_Problem 1_:
Answer from the amendment text below:
(a) What margin is added to the Adjusted LIBOR Rate to give the "LIBOR FIXED RATE"?
(b) By how much does the Contract Rate rise after written notice while an Event of Default exists?
(c) In Paragraph 3.8, what phrase is to be read in place of "two (2) Business Days"?
### Supplied text
Borrower and Lender have agreed to amend the Financing and Security
Agreement as provided herein.
NOW THEREFORE, premises considered, for value received, Borrower and Lender
hereby agree as follows:
1. Each of the following definitions contained in ARTICLE I
("DEFINITIONS") of the Financing and Security Agreement hereby is amended to
read in its entirety as follows:
1.68 "LIBOR FIXED RATE" means the Adjusted LIBOR Rate plus one and one-half
percent (1.50%) per annum.
"1.13 "CONTRACT RATE" means, on any day, a floating annual rate of
interest calculated on the basis of actual days elapsed but computed as if
each year consists of 360 days, equal to the sum of the Prime Rate
effective as of the first day of the calendar month in which such day falls
plus zero percent (0.00%). Upon written notification to Borrower at any
time when any Event of Default exists, the Contract Rate otherwise
applicable hereunder shall automatically increase by an additional two
percent (2.0%) per annum, beginning on the effective date specified in such
written notice (which shall be on or after the date on which any such Event
of Default shall have first occurred) and continuing thereafter for so long
as any such Event of Default remains uncured or until Lender may agree
otherwise.
2. Paragraph 3.8 of the Financing and Security Agreement hereby is
amended such that, in the fourth sentence thereof, the phrase "two (2) Business
Days" shall be deemed to read "one (1) Business Day".
3. The following items shall be delivered to Lender prior to or
simultaneously with execution and delivery of this Fourth Amendment:
(a) A certificate signed by the corporate secretary of Borrower (i)
######
### Input data
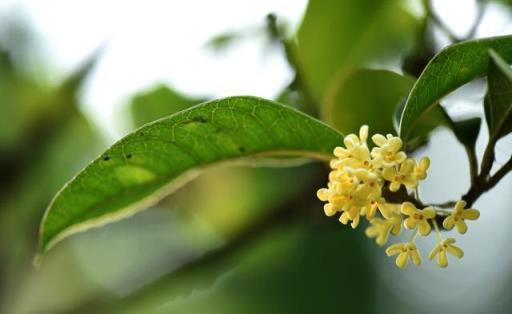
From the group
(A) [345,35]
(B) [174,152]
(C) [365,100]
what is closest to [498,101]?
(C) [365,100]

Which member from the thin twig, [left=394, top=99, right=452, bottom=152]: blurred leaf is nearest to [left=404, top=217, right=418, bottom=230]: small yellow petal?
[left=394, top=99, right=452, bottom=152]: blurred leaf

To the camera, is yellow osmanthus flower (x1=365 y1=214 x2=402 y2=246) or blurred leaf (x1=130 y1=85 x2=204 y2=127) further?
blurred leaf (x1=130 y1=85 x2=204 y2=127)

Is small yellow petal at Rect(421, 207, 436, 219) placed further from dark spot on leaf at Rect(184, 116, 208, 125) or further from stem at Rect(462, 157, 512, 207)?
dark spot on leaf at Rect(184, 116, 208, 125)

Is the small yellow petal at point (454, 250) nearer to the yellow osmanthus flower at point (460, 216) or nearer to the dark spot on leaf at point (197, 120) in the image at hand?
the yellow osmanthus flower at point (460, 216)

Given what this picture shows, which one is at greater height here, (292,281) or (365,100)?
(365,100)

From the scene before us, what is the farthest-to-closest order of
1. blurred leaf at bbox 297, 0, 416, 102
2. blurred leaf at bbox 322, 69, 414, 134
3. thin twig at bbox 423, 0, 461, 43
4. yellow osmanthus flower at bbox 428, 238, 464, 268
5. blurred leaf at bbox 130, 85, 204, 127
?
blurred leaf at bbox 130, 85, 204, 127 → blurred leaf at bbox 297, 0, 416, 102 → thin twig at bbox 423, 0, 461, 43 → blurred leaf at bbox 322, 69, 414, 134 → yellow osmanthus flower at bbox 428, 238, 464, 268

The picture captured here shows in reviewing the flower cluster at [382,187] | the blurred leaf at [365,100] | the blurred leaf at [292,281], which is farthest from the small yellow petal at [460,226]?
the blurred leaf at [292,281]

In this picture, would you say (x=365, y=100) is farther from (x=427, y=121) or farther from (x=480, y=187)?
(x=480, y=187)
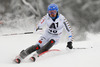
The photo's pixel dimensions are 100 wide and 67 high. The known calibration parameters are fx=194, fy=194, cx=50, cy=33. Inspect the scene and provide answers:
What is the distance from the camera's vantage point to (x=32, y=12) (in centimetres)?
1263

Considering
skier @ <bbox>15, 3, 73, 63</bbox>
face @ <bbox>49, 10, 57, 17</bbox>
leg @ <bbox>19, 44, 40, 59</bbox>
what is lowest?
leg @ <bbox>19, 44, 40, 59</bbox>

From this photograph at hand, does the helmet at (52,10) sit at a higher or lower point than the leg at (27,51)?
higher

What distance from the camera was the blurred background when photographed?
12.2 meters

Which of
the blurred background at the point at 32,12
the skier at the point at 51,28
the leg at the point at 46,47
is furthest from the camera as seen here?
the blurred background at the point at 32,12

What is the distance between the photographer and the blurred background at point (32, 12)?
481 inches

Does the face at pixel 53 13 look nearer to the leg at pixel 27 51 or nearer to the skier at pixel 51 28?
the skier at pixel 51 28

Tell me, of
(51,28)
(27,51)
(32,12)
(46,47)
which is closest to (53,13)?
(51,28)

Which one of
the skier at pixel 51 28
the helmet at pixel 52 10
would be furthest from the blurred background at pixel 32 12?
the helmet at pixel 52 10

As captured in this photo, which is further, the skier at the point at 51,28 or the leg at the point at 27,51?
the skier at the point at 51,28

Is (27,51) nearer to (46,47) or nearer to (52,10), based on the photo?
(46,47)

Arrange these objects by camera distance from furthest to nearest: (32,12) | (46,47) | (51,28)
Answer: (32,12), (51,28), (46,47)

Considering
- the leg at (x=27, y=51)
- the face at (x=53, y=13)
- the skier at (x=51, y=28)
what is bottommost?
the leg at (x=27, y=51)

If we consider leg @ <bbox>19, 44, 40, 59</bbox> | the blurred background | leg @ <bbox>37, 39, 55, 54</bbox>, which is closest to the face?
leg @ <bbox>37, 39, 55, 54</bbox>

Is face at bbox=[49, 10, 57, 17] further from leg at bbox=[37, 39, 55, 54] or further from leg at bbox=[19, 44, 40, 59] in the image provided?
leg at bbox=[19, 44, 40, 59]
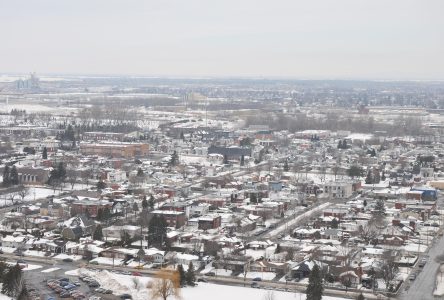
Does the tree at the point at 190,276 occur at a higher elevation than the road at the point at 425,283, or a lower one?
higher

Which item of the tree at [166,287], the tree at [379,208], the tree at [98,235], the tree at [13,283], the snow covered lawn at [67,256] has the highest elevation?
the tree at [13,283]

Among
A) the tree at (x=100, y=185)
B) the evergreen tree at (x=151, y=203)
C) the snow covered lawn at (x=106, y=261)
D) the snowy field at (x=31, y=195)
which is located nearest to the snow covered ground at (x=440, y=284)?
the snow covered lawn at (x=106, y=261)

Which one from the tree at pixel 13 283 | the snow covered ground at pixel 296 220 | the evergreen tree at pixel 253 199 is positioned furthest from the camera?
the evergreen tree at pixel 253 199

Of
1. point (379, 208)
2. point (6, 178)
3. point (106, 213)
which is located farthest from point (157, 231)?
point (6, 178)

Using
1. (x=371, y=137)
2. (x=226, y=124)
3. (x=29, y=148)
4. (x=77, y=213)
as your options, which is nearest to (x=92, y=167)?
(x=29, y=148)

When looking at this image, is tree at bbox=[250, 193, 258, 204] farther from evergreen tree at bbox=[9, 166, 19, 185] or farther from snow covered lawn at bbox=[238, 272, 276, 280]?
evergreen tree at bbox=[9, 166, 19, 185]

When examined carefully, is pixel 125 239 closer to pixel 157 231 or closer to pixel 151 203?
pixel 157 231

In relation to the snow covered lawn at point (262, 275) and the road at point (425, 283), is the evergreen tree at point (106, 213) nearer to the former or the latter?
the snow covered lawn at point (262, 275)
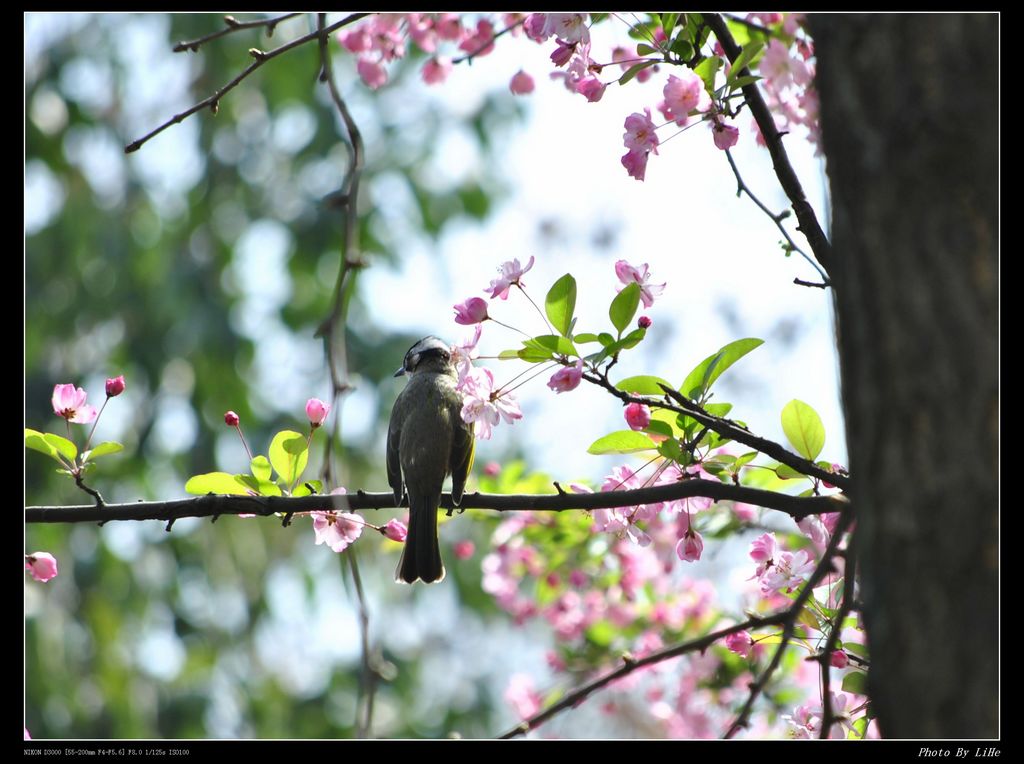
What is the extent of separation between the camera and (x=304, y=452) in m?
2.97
######
_Problem 2_: Identify each line of the entries above that contains the word "farther", and copy those lines in full.

_Answer 1_:
(a) One and one-half percent (1.50%) per annum.
(b) An additional two percent (2.0%) per annum.
(c) "one (1) Business Day"

_Answer 2_:
In this picture, would you say (x=365, y=100) is farther from (x=427, y=121) or farther from (x=480, y=187)?
When looking at this image, is tree at bbox=[250, 193, 258, 204] farther from evergreen tree at bbox=[9, 166, 19, 185] or farther from snow covered lawn at bbox=[238, 272, 276, 280]?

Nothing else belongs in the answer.